
6 Comments:

  • At 9:39 da tarde, Blogger mfc said…

    Andam todos a brincar com o referendo e ninguém quer ficar com a batata quente nas mãos...nem mesmo aqueles que o defendem!

     
  • At 10:02 da tarde, Anonymous Anónimo said…

    100% de acordo contigo. Até que enfim...
    Só tenho uma dúvida que gostaria de partilhar contigo e que é; na eventualidade de o referendo não se realizar agora, o problema deve ser resolvido pela AR de onde aliás não deveria ter saído ou deve ser adiado para a próxima sessão legislativa?

     
  • At 10:08 da tarde, Blogger Ricardo said…

    mfc,

    O problema é que a resolução desta questão agora é política e nunca deveria ter ganho essa conotação. Agora temos um problema bicudo para resolver...

    Abraço,

     
  • At 10:15 da tarde, Blogger Ricardo said…

    Charago,

    Nós não discordamos assim tanto. Temos é apenas uma pequena diferença de métodos, hehe!

    Na minha opinião este problema não pode ser resolvido fora de referendo (pelas razões que invoquei no ponto 2). Mesmo que todos os partidos chegassem a um acordo (o que é deveras improvável) ainda sobravam os cidadãos que iam ficar a pensar, e bem, que a opinião deles só servia para atingir determinado resultado, ou seja, que a opinião nem interessava.

    Após o erro estar feito não é saudável para a Democracia novo erro e espero que os partidos não caiam nessa tentação.

    Se o referendo não poder ser feito já considero isso grave, isto é, é adiar o inadiável. Mas colocando os dois problemas na balança tendo para a resolução logo, e repito logo, que seja possível.

    E depois espero que a discussão seja informativa, para variar!

▸ Ações a realizar
• a. No texto fornecido, reescreva a parte que começa com as palavras "Após o erro" e termina com "que seja possível.", trocando "tentação" por "armadilha".
• b. Traduza para inglês, por favor, esta frase do texto fornecido: "E depois espero que a discussão seja informativa, para variar!"

▸ Registos de dados

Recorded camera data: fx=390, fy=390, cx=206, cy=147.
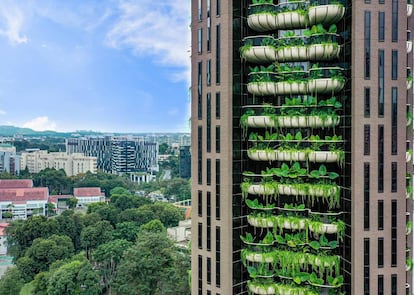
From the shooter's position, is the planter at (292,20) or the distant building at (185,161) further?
the distant building at (185,161)

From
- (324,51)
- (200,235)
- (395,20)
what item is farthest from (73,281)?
(395,20)

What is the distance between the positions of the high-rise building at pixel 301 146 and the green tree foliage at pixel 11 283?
2337 centimetres

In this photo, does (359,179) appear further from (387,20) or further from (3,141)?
(3,141)

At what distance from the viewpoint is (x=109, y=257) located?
37.2 meters

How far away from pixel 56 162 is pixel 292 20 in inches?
3024

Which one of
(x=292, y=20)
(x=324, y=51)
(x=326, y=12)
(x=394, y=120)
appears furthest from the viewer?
(x=292, y=20)

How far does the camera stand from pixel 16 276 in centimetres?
A: 3359

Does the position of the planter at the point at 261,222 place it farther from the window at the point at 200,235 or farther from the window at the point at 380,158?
the window at the point at 380,158

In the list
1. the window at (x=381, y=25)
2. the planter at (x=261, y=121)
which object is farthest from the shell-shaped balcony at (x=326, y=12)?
the planter at (x=261, y=121)

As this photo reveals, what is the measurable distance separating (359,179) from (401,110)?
2.95 m

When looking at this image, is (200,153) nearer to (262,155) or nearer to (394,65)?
(262,155)

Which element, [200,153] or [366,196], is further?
[200,153]

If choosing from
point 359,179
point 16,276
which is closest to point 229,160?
point 359,179

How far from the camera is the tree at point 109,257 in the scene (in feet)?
121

▸ Resultados do exercício
• a.
Após o erro estar feito não é saudável para a Democracia novo erro e espero que os partidos não caiam nessa armadilha.

    Se o referendo não poder ser feito já considero isso grave, isto é, é adiar o inadiável. Mas colocando os dois problemas na balança tendo para a resolução logo, e repito logo, que seja possível.

• b. And then I hope the discussion will be informative, for a change!